### Task details
Print the listing below from its opening line through the line holding "family: Canidae", both ends included.

### Record extracts
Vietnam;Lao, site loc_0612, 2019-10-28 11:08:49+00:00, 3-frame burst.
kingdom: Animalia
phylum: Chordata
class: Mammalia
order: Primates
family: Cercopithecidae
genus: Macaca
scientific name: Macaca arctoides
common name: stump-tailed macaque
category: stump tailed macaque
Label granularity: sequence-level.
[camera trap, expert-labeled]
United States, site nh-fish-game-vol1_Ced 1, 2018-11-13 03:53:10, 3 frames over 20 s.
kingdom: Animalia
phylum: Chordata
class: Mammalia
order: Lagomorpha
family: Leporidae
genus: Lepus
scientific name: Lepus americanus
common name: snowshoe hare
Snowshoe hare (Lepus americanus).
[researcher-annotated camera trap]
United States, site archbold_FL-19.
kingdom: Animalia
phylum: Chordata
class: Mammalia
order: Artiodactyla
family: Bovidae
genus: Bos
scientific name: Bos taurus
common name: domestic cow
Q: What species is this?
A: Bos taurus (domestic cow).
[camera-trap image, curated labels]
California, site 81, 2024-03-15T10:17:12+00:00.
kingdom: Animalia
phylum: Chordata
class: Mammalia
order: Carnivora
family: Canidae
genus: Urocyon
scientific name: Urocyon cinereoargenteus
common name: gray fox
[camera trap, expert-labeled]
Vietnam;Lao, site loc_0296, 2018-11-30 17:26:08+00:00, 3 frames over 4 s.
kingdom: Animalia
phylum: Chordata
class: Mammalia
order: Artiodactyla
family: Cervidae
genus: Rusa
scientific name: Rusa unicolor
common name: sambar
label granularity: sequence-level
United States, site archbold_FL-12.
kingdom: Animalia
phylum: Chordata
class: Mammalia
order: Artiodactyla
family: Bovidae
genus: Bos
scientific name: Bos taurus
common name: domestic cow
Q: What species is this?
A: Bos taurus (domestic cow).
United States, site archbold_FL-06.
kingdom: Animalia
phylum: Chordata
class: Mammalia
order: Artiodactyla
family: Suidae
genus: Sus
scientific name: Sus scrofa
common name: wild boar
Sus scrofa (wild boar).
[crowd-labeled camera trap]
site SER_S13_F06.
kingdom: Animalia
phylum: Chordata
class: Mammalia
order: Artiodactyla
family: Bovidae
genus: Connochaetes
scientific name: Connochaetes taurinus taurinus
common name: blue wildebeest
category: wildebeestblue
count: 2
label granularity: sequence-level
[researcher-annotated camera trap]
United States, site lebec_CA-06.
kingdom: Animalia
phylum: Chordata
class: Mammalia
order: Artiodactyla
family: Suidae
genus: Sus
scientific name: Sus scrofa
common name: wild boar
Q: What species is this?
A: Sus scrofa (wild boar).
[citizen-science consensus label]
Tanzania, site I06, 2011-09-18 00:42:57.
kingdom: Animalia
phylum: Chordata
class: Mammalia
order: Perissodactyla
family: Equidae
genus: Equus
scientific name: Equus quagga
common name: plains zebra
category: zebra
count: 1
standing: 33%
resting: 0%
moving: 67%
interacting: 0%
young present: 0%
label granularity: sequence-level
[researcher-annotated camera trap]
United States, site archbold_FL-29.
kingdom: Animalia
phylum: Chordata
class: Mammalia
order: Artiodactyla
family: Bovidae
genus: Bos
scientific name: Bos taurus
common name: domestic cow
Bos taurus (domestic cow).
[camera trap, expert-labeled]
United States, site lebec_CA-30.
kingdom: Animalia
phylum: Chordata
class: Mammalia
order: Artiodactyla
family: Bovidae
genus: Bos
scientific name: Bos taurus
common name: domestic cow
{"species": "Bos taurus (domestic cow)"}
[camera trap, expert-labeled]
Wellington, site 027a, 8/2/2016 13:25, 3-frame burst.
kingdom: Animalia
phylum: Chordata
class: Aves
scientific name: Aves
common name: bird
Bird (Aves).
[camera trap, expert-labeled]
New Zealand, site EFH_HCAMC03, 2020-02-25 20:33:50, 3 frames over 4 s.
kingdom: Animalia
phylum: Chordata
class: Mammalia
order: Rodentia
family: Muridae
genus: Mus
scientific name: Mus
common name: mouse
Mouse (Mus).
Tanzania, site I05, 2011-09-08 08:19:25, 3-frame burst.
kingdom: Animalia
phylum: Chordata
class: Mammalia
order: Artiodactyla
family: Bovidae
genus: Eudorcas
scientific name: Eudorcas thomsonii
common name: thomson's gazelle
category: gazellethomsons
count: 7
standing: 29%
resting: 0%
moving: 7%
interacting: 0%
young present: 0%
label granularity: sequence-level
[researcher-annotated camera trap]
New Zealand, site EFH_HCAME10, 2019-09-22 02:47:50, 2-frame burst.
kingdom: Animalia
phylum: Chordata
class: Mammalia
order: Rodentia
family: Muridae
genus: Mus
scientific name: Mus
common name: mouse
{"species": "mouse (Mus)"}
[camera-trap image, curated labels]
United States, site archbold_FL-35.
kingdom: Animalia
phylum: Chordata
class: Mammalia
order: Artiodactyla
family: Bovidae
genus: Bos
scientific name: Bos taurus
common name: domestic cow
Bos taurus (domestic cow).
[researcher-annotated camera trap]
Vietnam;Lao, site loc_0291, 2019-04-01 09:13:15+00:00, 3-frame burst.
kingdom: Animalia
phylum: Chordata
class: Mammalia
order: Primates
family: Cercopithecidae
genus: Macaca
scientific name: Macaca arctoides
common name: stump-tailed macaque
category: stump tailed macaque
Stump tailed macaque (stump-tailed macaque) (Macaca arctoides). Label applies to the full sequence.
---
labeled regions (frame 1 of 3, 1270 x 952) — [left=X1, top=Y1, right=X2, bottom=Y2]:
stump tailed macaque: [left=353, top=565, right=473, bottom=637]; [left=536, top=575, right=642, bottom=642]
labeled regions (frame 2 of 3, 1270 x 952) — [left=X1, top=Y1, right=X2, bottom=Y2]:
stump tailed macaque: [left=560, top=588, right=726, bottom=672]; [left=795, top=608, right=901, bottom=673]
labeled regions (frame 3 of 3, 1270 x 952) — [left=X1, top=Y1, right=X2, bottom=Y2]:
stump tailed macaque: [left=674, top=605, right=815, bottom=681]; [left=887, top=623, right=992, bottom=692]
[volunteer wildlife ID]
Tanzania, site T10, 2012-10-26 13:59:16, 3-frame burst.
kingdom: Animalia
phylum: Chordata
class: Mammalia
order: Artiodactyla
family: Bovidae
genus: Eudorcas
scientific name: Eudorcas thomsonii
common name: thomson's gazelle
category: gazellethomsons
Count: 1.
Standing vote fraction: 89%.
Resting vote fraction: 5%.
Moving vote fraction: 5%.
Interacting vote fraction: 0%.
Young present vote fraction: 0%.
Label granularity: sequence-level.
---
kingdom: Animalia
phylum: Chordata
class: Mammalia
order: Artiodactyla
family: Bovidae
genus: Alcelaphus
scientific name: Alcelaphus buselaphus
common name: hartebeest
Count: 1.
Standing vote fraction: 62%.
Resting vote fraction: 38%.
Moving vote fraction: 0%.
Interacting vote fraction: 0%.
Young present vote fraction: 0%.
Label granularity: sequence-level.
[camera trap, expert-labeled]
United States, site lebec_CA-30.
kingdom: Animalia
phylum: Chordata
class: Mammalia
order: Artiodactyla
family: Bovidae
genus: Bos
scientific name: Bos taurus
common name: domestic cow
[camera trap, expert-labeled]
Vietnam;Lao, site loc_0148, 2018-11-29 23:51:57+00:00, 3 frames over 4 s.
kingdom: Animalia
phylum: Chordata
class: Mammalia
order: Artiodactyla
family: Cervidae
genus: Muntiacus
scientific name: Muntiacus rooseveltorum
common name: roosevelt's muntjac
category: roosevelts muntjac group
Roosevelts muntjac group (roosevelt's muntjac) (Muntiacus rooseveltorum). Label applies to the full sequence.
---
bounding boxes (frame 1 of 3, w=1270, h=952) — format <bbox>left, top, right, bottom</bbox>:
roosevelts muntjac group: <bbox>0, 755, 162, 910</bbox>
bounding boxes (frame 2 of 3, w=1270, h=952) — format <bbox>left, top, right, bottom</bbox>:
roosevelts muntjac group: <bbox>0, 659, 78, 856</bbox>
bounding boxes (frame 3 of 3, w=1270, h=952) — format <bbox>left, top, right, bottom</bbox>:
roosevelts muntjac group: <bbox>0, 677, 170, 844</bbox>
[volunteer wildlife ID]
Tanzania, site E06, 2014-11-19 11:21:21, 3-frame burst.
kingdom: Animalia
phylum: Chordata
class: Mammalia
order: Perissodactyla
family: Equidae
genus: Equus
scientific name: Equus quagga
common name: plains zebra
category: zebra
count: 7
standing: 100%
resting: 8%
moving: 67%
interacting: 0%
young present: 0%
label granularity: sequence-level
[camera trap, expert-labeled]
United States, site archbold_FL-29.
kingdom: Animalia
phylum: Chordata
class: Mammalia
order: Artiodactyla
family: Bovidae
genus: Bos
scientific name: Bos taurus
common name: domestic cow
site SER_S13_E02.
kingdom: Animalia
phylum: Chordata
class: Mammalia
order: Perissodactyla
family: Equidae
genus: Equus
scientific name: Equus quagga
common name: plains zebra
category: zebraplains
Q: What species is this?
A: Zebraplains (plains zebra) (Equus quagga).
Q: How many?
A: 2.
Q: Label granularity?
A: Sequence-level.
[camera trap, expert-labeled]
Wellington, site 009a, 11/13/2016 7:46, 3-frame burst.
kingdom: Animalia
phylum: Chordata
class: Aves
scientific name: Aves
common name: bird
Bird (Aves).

### Worked solution
Vietnam;Lao, site loc_0612, 2019-10-28 11:08:49+00:00, 3-frame burst.
kingdom: Animalia
phylum: Chordata
class: Mammalia
order: Primates
family: Cercopithecidae
genus: Macaca
scientific name: Macaca arctoides
common name: stump-tailed macaque
category: stump tailed macaque
Label granularity: sequence-level.
[camera trap, expert-labeled]
United States, site nh-fish-game-vol1_Ced 1, 2018-11-13 03:53:10, 3 frames over 20 s.
kingdom: Animalia
phylum: Chordata
class: Mammalia
order: Lagomorpha
family: Leporidae
genus: Lepus
scientific name: Lepus americanus
common name: snowshoe hare
Snowshoe hare (Lepus americanus).
[researcher-annotated camera trap]
United States, site archbold_FL-19.
kingdom: Animalia
phylum: Chordata
class: Mammalia
order: Artiodactyla
family: Bovidae
genus: Bos
scientific name: Bos taurus
common name: domestic cow
Q: What species is this?
A: Bos taurus (domestic cow).
[camera-trap image, curated labels]
California, site 81, 2024-03-15T10:17:12+00:00.
kingdom: Animalia
phylum: Chordata
class: Mammalia
order: Carnivora
family: Canidae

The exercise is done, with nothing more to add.